Posted on 06/11/2003 9:31:56 AM PDT by knighthawk
A former Russian intelligence officer has been sentenced to 18 years' hard labour for treason and espionage. Colonel Alexander Zaporozhsky, 52, was found guilty of passing information about Russian overseas intelligence activities to foreign governments for five years.
He was also suspected of revealing the identities of more than 20 Russian US-based spies.
Since his retirement in 1997, Mr Zaporozhsky had been working for an American company in the state of Maryland, but he was arrested in Moscow in 2001.
The court gave Mr Zaporozhsky a tougher sentence than the 16 years demanded by prosecutors.
'Secrets to CIA'
He was also stripped of the rank of colonel and of several medals he received as a senior officer in the intelligence services.
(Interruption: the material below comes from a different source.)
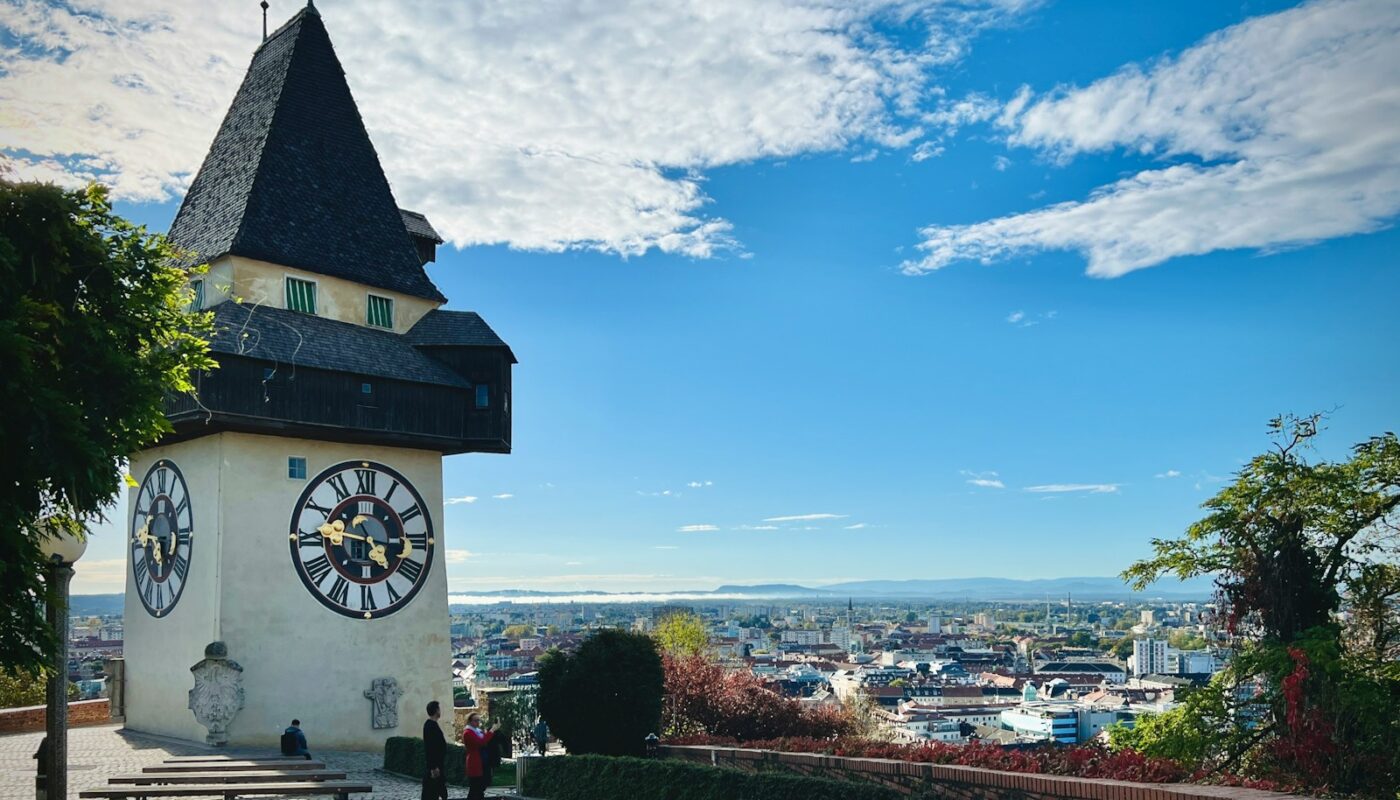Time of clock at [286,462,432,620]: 4:46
"The official version is that he was spying for a number of foreign governments," Yevgeny Komissarov, the head of the prosecutor's press service, told Reuters news agency.
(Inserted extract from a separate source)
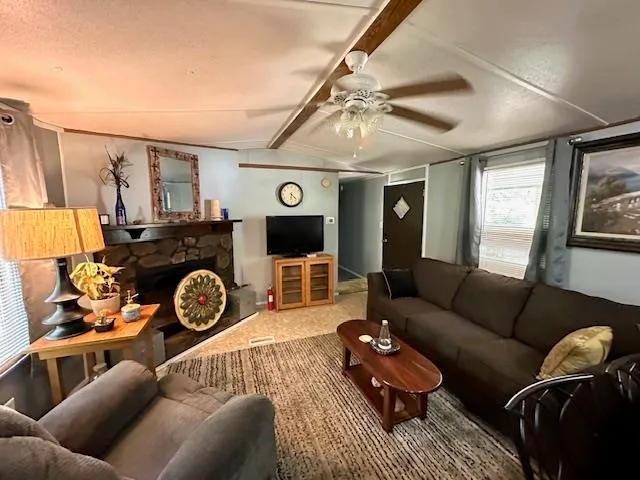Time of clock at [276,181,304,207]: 6:22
However, Russia's Itar-Tass news agency said Mr Zaporozhsky had passed on secrets to the CIA.
There have been several spy cases in the US and Russia in recent years, with Washington expelling more than 50 Russian diplomats.
And in February a Russian court gave university professor Anatoly Babkin an eight-year suspended sentence for passing on information to former US naval intelligence officer Edmund Pope.
Mr Pope was himself given a 20-year prison sentence in December 2000 but was pardoned by Russian President Vladimir Putin because of ill health.